**Document excerpt:**
▼▼▼

New settle up screen

Introducing Settle Up With Splitwise And Venmo

We’re excited to announce a payments integration you’ve been clamoring for: Splitwise and Venmo. As of today, iPhone users in the US will be able to directly settle up Splitwise debts using Venmo, as well as cash or PayPal.

New settle up screen
New settle up screen

Our goal has always been to include great, diverse payment options within Splitwise. Venmo was popularly requested in our user-fueled suggestion forums, and the folks at Venmo have provided a great new API and iPhone SDK to open their platform to us; it only seemed natural to use these developments as impetus to execute the often-requested integration.

Using Venmo within the Splitwise app works the same way as using Paypal. When you hit ‘Settle Up’, Venmo will be an option, joining the ‘Record a cash payment’ and ‘Pay with PayPal’ buttons.

Select settle up amount
Select settle up amount

Tapping the ‘Venmo’ button will take you to a Splitwise screen asking you to enter the settlement amount, which defaults to your current total balance.

Hitting ‘Next’ will take you to the Venmo iPhone app (where you can confirm everything, from the amount being paid/charged to the destination Venmo account). When the transaction is complete, it will take you right back to the Splitwise app, with the payment logged by Splitwise as well, and your balance updated.

We’re looking forward to bringing a Venmo integration to our web and Android platforms as well – we just don’t want to hold the iPhone release, which was the easiest to implement. Also note that settling up with Venmo will only appear as an option if you already have the Venmo app installed on your iPhone, since it uses the Venmo app to process the payment. If you don’t already use Venmo from your iPhone, your settle up screen will stay the same.

Confirm all details of payment/charge in Venmo
Confirm all details in Venmo

We enjoyed working with the folks at Venmo to bring this integration about, and we can’t wait to hear what you think of it!

Published by

Zoe Chaves

Product Manager at Splitwise.

33 thoughts on “Introducing Settle Up With Splitwise And Venmo”

    1. Hey Sahil,

      It’s definitely on the road map! Our latest Android release does a lot towards feature parity but we know we still have a ways to go.

      Cheers, Zoe

    2. There are more Android phones in the world than iphones, and that margin continues to widen on a daily basis. Why do so many developers continue to develop for the iphone first? Is it really that much easier to develop for, or is it that developers tend to focus on learning iOS development rather than Android?

      1. Hi Luke,

        It’s a really good question. Not speaking as a real engineer here, but let me give you my sense from watching the Splitwise team work and the decisions we’ve had to make as a team.

▲▲▲

**The problem:**
Reproduce the passage of the Splitwise and Venmo announcement starting at "It’s definitely on" and ending at "rather than Android?", word for word. The rows that come after this play no part in the work.

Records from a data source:
▼▼▼

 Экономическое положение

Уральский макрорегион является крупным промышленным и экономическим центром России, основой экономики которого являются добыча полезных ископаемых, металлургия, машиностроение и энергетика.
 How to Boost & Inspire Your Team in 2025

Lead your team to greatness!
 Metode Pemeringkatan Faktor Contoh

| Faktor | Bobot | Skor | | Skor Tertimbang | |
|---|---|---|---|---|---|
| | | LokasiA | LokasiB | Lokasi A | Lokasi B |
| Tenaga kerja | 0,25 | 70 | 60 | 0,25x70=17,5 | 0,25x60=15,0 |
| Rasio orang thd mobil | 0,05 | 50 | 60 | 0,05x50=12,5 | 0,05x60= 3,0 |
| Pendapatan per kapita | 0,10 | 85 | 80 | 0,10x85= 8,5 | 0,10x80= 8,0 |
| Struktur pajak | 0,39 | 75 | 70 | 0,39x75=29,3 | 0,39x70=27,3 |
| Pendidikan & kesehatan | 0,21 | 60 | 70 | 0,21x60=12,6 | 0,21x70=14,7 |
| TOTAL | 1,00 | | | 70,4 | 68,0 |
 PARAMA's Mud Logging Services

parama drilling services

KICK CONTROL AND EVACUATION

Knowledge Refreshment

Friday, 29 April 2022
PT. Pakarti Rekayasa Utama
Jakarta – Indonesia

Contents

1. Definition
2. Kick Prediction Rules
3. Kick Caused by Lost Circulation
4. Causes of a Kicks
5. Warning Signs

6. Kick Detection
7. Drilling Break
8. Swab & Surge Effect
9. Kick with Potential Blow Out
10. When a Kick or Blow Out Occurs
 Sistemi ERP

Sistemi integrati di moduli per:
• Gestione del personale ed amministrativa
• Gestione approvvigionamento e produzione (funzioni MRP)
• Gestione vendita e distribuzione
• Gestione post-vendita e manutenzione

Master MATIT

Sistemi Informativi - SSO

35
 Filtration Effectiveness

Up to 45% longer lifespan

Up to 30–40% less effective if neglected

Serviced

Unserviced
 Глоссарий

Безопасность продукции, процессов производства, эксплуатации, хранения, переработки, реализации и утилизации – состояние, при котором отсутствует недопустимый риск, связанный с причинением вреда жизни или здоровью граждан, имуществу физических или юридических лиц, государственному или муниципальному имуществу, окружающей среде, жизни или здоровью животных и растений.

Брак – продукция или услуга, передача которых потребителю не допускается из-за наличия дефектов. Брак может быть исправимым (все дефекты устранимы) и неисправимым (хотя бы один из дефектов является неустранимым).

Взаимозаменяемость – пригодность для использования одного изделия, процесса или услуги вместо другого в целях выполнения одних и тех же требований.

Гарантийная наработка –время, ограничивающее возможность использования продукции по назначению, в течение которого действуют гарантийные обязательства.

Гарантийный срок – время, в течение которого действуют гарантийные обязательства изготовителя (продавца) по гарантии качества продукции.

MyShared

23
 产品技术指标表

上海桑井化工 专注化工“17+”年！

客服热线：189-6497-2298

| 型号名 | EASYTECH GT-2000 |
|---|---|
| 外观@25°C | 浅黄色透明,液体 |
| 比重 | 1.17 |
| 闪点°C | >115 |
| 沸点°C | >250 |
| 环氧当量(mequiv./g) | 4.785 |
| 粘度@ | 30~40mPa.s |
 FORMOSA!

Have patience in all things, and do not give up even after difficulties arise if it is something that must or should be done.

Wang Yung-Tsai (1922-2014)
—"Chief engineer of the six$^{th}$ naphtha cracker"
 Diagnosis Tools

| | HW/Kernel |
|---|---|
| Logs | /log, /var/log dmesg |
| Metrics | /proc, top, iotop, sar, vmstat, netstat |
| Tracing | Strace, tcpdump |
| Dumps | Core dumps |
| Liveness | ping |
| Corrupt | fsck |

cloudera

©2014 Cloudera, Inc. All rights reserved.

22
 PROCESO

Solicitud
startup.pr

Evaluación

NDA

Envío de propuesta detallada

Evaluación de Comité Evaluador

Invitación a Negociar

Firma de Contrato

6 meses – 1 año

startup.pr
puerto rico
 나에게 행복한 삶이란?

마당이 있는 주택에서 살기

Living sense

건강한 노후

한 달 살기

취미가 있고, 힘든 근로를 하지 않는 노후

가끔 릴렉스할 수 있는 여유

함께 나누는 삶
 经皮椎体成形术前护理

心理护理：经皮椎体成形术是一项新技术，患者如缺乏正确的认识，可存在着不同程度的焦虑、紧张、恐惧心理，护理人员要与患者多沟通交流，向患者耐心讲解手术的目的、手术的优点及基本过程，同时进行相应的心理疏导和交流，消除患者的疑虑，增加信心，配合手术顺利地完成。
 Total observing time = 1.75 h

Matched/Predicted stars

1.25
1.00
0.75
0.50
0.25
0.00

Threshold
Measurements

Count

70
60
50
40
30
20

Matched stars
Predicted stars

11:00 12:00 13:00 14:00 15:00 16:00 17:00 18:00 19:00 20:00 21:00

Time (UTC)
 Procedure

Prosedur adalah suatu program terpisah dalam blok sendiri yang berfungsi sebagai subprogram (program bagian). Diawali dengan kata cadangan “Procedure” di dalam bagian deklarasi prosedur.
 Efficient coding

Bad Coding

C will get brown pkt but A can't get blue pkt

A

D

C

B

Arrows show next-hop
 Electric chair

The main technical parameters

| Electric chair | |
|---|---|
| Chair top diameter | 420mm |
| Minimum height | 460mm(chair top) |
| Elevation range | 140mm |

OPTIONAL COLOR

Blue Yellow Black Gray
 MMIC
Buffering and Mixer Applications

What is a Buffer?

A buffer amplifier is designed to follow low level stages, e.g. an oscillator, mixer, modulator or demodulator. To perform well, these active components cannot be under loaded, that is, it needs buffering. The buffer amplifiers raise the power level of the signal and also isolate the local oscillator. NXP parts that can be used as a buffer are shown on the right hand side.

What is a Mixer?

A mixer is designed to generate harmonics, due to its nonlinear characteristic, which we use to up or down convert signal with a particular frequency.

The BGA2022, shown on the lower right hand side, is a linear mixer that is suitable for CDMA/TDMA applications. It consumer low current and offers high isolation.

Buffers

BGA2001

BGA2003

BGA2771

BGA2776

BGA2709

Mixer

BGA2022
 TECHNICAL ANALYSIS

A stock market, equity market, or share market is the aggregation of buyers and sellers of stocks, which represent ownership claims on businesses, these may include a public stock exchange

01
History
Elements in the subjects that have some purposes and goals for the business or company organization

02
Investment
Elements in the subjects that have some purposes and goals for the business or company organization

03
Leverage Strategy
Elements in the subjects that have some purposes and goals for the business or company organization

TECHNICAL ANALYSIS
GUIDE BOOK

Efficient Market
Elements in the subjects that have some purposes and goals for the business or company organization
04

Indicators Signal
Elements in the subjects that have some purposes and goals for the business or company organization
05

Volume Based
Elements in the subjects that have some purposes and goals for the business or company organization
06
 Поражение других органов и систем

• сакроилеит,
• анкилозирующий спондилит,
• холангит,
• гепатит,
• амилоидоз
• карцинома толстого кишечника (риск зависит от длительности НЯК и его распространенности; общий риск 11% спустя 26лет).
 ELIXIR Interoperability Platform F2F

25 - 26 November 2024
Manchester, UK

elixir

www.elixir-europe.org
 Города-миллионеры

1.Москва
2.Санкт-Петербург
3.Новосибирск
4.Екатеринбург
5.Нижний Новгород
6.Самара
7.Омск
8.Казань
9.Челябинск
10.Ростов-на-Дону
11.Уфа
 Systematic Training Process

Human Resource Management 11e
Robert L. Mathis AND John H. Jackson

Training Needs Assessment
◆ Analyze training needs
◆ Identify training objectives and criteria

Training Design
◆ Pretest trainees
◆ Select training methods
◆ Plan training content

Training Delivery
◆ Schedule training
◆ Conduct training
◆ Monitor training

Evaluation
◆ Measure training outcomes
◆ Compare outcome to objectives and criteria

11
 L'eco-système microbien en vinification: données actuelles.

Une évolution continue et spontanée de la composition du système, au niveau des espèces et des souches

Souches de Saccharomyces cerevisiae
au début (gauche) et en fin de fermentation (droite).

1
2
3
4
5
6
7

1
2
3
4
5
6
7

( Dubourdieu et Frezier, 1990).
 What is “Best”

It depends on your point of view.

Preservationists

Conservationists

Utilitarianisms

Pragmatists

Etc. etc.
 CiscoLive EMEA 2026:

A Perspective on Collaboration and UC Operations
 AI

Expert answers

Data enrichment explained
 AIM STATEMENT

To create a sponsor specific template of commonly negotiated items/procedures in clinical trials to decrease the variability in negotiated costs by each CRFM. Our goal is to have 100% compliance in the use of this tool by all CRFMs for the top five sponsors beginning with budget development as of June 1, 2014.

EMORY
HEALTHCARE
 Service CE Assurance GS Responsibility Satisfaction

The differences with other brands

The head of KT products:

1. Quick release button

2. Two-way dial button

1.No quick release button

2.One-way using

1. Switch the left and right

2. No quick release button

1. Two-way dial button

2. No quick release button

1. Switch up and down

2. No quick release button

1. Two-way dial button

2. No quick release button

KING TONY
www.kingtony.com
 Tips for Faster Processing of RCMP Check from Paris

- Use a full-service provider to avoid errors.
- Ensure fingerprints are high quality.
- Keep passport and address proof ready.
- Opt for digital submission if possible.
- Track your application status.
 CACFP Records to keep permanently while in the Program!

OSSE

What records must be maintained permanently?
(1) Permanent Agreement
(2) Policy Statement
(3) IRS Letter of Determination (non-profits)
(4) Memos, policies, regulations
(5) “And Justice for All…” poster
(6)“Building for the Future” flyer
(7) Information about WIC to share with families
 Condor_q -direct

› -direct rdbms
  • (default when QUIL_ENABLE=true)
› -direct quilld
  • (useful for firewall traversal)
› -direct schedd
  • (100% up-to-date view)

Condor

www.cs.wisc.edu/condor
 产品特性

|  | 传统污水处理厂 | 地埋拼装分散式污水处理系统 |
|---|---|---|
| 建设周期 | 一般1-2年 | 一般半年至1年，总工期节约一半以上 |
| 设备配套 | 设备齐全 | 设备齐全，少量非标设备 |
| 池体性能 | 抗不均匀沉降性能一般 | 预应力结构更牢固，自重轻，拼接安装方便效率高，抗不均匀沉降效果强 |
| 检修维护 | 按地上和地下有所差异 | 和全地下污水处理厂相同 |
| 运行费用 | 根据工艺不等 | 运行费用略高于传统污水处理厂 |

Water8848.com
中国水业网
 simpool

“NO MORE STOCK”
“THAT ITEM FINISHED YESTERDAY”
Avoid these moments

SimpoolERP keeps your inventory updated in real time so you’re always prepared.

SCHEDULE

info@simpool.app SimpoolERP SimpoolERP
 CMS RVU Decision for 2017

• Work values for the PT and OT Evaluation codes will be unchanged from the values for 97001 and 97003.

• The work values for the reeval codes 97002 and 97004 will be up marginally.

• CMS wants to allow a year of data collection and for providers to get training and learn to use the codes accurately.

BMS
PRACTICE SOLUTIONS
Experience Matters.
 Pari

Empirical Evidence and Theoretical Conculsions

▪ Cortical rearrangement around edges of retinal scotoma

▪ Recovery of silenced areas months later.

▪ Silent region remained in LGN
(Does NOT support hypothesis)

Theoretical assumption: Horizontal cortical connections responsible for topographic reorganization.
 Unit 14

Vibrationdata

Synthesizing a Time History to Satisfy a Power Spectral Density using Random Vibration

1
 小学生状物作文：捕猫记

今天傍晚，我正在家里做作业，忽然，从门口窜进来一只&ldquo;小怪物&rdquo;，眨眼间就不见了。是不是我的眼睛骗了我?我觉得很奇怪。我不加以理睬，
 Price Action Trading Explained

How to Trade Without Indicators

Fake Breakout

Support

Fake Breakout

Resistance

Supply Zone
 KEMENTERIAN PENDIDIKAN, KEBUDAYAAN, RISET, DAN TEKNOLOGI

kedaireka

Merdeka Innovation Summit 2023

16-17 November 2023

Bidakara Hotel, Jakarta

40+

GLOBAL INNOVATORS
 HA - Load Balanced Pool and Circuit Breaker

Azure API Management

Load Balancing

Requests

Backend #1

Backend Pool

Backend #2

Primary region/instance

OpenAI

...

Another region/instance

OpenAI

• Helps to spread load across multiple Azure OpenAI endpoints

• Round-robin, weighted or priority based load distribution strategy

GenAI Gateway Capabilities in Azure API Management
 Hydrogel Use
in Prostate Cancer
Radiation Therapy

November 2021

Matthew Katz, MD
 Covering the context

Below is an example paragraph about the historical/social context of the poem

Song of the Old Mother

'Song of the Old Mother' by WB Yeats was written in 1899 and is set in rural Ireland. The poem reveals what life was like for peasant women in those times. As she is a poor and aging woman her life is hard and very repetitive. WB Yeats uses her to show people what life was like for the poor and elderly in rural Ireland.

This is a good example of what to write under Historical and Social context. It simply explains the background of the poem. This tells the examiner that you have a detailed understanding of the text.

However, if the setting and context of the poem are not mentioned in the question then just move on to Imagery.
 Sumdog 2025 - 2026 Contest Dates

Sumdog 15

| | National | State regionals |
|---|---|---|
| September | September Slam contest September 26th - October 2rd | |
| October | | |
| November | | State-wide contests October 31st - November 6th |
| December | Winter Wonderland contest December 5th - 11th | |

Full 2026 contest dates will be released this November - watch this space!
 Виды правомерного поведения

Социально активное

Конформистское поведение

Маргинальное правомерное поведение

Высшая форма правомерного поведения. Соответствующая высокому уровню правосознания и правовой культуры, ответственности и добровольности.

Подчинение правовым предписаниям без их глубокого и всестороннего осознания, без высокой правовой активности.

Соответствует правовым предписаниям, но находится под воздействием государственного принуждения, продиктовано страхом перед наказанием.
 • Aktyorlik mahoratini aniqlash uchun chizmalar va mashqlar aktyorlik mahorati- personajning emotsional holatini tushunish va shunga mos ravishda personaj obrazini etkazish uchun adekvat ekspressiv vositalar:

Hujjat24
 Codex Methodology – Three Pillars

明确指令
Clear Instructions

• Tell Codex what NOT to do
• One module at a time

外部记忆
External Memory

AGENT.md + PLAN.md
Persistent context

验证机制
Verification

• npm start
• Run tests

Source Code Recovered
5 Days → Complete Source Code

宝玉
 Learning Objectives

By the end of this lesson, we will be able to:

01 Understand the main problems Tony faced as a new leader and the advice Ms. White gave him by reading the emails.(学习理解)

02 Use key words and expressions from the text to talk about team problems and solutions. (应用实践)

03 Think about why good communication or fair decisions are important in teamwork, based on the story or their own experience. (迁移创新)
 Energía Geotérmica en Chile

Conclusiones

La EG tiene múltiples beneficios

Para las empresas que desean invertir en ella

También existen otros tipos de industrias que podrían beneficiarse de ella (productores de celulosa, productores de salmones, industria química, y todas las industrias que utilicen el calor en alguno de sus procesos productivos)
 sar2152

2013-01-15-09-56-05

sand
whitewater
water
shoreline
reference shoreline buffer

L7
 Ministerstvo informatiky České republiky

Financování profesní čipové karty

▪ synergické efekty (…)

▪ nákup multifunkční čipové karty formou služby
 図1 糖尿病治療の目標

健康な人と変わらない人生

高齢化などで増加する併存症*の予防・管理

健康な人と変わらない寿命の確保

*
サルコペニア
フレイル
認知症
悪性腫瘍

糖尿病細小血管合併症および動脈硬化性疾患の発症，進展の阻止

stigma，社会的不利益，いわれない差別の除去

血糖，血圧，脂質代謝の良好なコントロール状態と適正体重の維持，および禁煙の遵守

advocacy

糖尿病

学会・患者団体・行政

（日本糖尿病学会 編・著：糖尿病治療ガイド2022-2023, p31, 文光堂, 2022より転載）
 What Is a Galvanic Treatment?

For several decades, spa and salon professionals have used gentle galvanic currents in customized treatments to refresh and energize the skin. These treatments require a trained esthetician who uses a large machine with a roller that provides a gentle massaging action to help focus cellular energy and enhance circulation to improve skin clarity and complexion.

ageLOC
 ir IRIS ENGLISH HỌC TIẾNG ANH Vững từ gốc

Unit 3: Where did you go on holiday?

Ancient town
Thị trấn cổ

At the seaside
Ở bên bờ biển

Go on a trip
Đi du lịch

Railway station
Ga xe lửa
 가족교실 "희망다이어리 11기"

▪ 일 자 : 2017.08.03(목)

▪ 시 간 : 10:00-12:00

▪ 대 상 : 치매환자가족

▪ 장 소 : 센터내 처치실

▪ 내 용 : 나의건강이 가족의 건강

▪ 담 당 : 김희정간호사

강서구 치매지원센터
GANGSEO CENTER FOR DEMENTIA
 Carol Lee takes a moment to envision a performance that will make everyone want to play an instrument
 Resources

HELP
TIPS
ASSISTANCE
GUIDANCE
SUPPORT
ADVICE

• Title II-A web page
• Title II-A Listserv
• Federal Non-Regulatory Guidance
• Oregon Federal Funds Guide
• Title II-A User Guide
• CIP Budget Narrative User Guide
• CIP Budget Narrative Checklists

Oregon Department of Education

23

▲▲▲

**Solved exercise:**
It’s definitely on the road map! Our latest Android release does a lot towards feature parity but we know we still have a ways to go.

      Cheers, Zoe

    2. There are more Android phones in the world than iphones, and that margin continues to widen on a daily basis. Why do so many developers continue to develop for the iphone first? Is it really that much easier to develop for, or is it that developers tend to focus on learning iOS development rather than Android?